EVERLASTING MOMENTS i15) SwedenWednesday, 28th April 2010To close the mini-season we return to Sweden but to a film that is a world away from Let the Right One In, Everlasting Moments. For one reason or another it would be possible to argue that the first three films of the mini-season are each in their own way atypical of what the Society usually screens. With this final film, however, we are very much back in traditional EFS territory. Everlasting Moments is at heart a true-life tale set in Malmo in the early 1900s. As a period reconstruction it is done with superb craftsmanship and attention to detail and it boasts a splendid central performance by Maria Heiskanen.
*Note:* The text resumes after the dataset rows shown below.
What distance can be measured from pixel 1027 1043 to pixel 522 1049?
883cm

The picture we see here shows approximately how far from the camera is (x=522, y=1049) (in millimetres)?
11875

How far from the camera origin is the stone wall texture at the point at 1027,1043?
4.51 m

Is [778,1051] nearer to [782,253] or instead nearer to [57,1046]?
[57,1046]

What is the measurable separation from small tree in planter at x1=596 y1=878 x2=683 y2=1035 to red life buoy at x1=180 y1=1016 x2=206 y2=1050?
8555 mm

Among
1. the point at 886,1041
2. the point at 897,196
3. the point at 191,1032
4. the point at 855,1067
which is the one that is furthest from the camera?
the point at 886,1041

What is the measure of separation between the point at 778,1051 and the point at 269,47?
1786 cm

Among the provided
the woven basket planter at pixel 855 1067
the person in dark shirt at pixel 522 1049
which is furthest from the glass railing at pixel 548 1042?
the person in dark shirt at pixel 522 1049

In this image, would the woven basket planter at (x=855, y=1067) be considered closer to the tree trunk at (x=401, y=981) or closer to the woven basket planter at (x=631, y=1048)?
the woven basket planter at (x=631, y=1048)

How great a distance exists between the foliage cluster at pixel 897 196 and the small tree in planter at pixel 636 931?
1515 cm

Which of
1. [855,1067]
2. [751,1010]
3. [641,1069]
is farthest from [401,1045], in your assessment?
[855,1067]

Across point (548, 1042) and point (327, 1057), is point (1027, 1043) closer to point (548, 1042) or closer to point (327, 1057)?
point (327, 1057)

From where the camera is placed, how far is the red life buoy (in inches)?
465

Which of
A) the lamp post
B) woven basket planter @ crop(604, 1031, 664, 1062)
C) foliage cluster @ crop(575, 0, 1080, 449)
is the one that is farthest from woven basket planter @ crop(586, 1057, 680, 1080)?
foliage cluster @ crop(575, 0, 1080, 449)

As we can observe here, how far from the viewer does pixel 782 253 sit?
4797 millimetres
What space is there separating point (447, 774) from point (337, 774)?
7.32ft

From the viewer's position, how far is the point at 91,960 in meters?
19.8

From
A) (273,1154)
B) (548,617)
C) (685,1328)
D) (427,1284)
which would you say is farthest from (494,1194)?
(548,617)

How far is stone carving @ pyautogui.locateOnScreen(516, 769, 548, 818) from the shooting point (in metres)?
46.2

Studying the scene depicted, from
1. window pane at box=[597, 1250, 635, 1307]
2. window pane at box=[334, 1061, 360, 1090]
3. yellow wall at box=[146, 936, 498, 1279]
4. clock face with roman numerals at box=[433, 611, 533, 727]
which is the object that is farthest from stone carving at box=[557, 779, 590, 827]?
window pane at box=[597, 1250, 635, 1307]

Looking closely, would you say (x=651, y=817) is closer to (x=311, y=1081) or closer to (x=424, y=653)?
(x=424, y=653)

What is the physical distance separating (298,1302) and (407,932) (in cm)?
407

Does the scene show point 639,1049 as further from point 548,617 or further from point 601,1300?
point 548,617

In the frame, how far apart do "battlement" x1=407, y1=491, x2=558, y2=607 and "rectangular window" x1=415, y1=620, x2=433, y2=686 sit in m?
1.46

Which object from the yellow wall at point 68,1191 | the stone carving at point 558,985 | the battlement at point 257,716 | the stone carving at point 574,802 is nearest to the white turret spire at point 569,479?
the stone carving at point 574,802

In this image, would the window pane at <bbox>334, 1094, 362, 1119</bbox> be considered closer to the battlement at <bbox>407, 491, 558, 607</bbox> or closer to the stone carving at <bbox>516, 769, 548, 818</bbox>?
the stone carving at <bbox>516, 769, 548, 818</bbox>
The film-maker here is Jan Troell and if, like most Swedish directors, he has been eclipsed by the fame of his fellow countryman Ingmar Bergman he has nevertheless been making films regularly since the mid-1960s. His most famous works have been The Emigrants (1971) and its sequel The New Land (1973) and it is significant that whenever possible he has been the photographer and editor of his own films as well as contributing to their screenplays. Having been born in 1931 he is not here rivalling Andrzej Wajda or the late Eric Rohmer who were octogenarians when they made Katyń and The Romance of Astrea and Celadon respectively but it does mean that he was in his mid-seventies when he created Everlasting Moments.
Interestingly it came to fruition as a concept developed by Jan Troell’s wife, Agneta. Back in 1986 Agneta had met an elderly woman, Maja, the oldest of seven siblings born to a poverty-stricken working class mother. Maja spoke to Agneta of her mother’s life and revealed to her how winning a camera in a lottery had changed everything for her mother. From then on photographing her family and those around her had transformed her life. Sensing that there might be a book in this material Agneta not only continued to see Maja until her death at the age of 92 but also taped interviews with her surviving relatives. Her story has now become the basis of Evelasting Moments which although presented as a fictional story is very much rooted in these real-life events. The film that has resulted explores the power of photography to capture key moments in our lives while also showing how for one woman taking up photography helped her find a beauty in life that counterbalanced all those aspects that made her life so difficult. I end this note as I started it with Philip French. Everlasting Moments released here last year didn’t quite make it into his Top Ten but it must have come close since this is what he had to say about it: “The acting all round is of the highest order in this beautiful, tender truthful film”.